══ 文档 ══

前言:距离四级考试剩26天,PAT甲级考试剩27天
对PAT甲级练习题做总结
1031 1032 1033
1031 Hello World for U (20 分)
英语单词:
vertical 垂直的,竖直
代码如下:
#include<bits/stdc++.h>
using namespace std;
const int N = 1010;
const int inf = 0x3f3f3f3f;
#define x first
#define y second
typedef pair<int,int> pii;
char str[N][N];
int main(){
string s;cin>>s;
int n = s.size(),cnt = 0;
n+=2;
int row = n/3,col = n/3+n%3;
for(int i = 0; i < row; i ++ ){
for(int j = 0; j < col; j ++ ){
str[i][j] = ' ';
}
}
//cout<<n<<" "<<row<<" "<<col<<endl;
int i = 0;
while(i < row) str[i++][0] = s[cnt++];
cnt --, i = 0;
while(i < col) str[row-1][i++] = s[cnt++];
cnt --,i = row-1;
while(i >= 0) str[i--][col-1] = s[cnt++];
for(int i = 0; i < row; i ++ ){
for(int j = 0; j < col; j ++ ){
cout<<str[i][j];
}
puts("");
}
return 0;
}
1032 Sharing (25 分)

═══

• [任务目标 A]: 将文档中以“前言”开头的那一段改写成列表，保留其中的主要事实。

══ 所给数据 ══

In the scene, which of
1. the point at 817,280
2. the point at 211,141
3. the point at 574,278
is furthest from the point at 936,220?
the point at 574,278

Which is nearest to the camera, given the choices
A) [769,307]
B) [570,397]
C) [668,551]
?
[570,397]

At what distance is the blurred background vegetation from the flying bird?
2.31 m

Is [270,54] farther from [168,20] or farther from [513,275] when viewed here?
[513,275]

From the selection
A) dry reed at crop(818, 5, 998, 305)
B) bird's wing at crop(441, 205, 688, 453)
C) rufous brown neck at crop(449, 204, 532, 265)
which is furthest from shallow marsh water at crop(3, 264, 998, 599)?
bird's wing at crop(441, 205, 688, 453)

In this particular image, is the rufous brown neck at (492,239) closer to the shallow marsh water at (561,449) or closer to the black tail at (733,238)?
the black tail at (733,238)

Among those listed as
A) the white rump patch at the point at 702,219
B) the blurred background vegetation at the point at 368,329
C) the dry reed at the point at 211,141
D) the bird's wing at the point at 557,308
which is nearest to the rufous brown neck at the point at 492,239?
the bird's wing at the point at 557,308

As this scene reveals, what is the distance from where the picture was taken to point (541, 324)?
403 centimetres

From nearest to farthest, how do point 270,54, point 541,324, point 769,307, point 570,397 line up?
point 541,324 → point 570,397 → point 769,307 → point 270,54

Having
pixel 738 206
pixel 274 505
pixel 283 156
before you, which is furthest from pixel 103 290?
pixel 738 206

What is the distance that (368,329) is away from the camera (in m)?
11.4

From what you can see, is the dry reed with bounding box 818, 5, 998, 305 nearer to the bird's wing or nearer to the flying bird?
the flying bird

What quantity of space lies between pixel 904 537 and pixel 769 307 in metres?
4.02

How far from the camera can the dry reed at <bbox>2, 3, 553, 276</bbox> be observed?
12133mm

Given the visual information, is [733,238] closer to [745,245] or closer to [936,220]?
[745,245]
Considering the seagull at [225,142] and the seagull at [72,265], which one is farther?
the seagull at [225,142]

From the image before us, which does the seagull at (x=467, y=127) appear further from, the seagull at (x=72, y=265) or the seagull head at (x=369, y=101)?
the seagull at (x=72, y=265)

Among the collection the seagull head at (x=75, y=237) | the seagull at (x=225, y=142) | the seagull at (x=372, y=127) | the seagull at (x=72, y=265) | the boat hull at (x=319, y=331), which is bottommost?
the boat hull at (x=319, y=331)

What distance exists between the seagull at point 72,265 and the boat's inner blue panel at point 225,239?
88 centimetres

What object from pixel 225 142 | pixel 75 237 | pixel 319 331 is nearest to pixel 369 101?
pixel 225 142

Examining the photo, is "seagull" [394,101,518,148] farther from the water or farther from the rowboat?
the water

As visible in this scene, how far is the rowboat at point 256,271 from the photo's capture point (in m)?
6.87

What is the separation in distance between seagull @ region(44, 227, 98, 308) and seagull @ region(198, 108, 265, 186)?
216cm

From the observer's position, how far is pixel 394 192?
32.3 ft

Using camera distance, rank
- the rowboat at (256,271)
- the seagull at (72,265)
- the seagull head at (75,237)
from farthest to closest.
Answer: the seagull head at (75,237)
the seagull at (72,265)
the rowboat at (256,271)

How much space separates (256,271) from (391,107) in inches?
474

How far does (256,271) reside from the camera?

═══

• [任务目标 B]: 修改下面的数据行：从含有"From what you"的那一行起，到数据行的最后一行止（首尾两行都算在内），把其中的"camera"改为"viewer"，其余内容保持不变，只输出这一段数据行。

• [任务回答 A]:
- 四级考试：剩26天
- PAT甲级考试：剩27天

• [任务回答 B]:
From what you can see, is the dry reed with bounding box 818, 5, 998, 305 nearer to the bird's wing or nearer to the flying bird?
the flying bird

What quantity of space lies between pixel 904 537 and pixel 769 307 in metres?
4.02

How far from the viewer can the dry reed at <bbox>2, 3, 553, 276</bbox> be observed?
12133mm

Given the visual information, is [733,238] closer to [745,245] or closer to [936,220]?
[745,245]
Considering the seagull at [225,142] and the seagull at [72,265], which one is farther?
the seagull at [225,142]

From the image before us, which does the seagull at (x=467, y=127) appear further from, the seagull at (x=72, y=265) or the seagull head at (x=369, y=101)?
the seagull at (x=72, y=265)

Among the collection the seagull head at (x=75, y=237) | the seagull at (x=225, y=142) | the seagull at (x=372, y=127) | the seagull at (x=72, y=265) | the boat hull at (x=319, y=331), which is bottommost?
the boat hull at (x=319, y=331)

What distance exists between the seagull at point 72,265 and the boat's inner blue panel at point 225,239?
88 centimetres

What object from pixel 225 142 | pixel 75 237 | pixel 319 331 is nearest to pixel 369 101?
pixel 225 142

Examining the photo, is "seagull" [394,101,518,148] farther from the water or farther from the rowboat?
the water

As visible in this scene, how far is the rowboat at point 256,271 from the photo's capture point (in m)?
6.87

What is the separation in distance between seagull @ region(44, 227, 98, 308) and seagull @ region(198, 108, 265, 186)?
216cm

From the observer's position, how far is pixel 394 192?
32.3 ft

Using viewer distance, rank
- the rowboat at (256,271)
- the seagull at (72,265)
- the seagull head at (75,237)
from farthest to closest.
Answer: the seagull head at (75,237)
the seagull at (72,265)
the rowboat at (256,271)

How much space separates (256,271) from (391,107) in inches?
474

How far does (256,271) reside from the viewer?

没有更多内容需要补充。